Extrait de page:
= = = = =
Diviser pour gagner est contre productif

En effet, par le passé, les leaders de l’opposition tchadienne partent toujours en ordre dispersé aux précédents scrutins présidentiels. Cette stratégie, semble-t-il, vise l’émiettement des voix pour empêcher le candidat du pouvoir de gagner dès le premier tour. A contrario, ce système peut conduire l’opposition à mettre de son côté la chance de figurer tout d’abord au deuxième tour avant de reporter ses voix sur l’un de ses candidats bien placé pour remporter la présidentielle. Mais, l’histoire renseigne également que cette stratégie ne profite pas à l’opposition, mais fait le lit de la victoire du président sortant, en l’occurrence Idriss Déby Itno. Celui-ci gagne sans coup férir toutes les élections présidentielles. 

Par ailleurs, cette multiplicité de candidatures de l’opposition cache, en réalité, la difficulté des opposants tchadiens à présenter un candidat unique à l’élection présidentielle. Depuis toujours, la classe politique tchadienne est déchirée par des luttes d’influence. Les leaders de l’opposition ont de la peine à accorder leurs violons sur les enjeux électoraux (Cf. Tchad et Culture n°375, 379), même si, par moment, ils s’efforcent de faire un jeu collectif autour de l’amélioration du cadre électoral. Par exemple, l’accord du 13 août 2007 signé avec la majorité présidentielle en vue du renforcement du processus démocratique au Tchad. Souvent, on assiste à des ralliements contre nature. Peu de Tchadiens ont vocation à rester éternellement opposants. Las d’attendre l’alternance au pouvoir, certains ténors de l’opposition rallient le pouvoir en place. Argument avancé : on ne peut exister politiquement si on n’a pas participé à la gestion du pouvoir politique. Du coup, on observe des alliances qui se nouent et se dénouent au sein de l’opposition elle-même et avec le parti au pouvoir. Ces voltefaces interviennent généralement à l’approche imminente des consultations électorales. Le plus grand perdant de ces transhumances politiques est bel et bien l’opposition qui se discrédite totalement aux yeux de la population. 

Un manque de vision préjudiciable à la démocratie

De plus, la transhumance politique constitue un danger pour notre démocratie. Car, la qualité d’un système démocratique ne s’apprécie que par rapport à celle des organisations politiques qui l’animent. Fragilisée par ces défections, l’opposition brille par son inconstance et manque d’initiatives constructives. Du coup, les leaders de l’opposition ne constituent plus une force politique alternative face au parti au pouvoir. Résultat, ils éprouvent d’énormes difficultés à mobiliser massivement les électeurs à voter en faveur de leur programme politique. Généralement, la grande majorité de la population boycotte les scrutins. Cette désaffection populaire de la chose politique fait peser également une menace grave  sur la démocratie tchadienne.
= = = = =
Consignes de travail:
• a. D'après le texte sur l'opposition tchadienne, avec qui l'accord du 13 août 2007 a-t-il été signé, et dans quel but ?
• b. Rédigez la suite du texte sur l'opposition tchadienne à partir de sa dernière phrase.

Bloc de données:
= = = = =
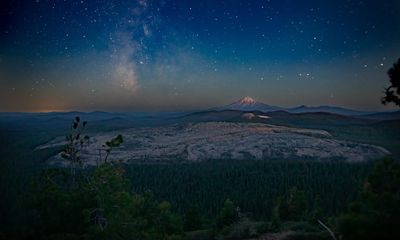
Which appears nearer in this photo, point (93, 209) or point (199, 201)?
point (93, 209)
= = = = =
Réponses aux consignes:
• a. Il a été signé avec la majorité présidentielle en vue du renforcement du processus démocratique au Tchad.

• b.
Pire, l’opposition démocratique n’a pas jusque-là tiré les leçons de toutes ses débâcles électorales pour envisager l’avenir plus radieux. Pourtant, « l’expérience éduque mieux que les conseils », dit un adage. De plus, ce à quoi aspire l’opposition politique dans toute démocratie, c’est l’alternance au pouvoir. Depuis l’avènement du multipartisme en 1990 au Tchad, le changement tarde à se réaliser au sommet de l’Etat à cause de la mauvaise organisation des partis politiques de l’opposition. Certains observateurs de la scène politique tchadienne souhaitent la tenue des états généraux des partis politiques de l’opposition qui pourraient impulser ce changement. 

Laver le linge sale en famille

L’organisation de ces assises sera une occasion pour les leaders de l’opposition de s’assoir tous ensemble autour d’une table et dialoguer. Ce dialogue permettrait d’aborder de manière sereine des sujets qui divisent pour aplanir les difficultés. Il s’agit en fait, de dresser sans complaisance le bilan de leur parcours afin de dégager de nouvelles perspectives. La transhumance qui mine la classe politique de l’opposition doit figurer en bonne place à l’ordre du débat, puisque ce comportement engendre une crise de confiance entre les acteurs politiques. Cette réunion vise à terme à unir l’opposition et en faire une force politique alternative face au MPS dans l’optique de désignation d’un candidat unique à l’élection présidentielle de 2021.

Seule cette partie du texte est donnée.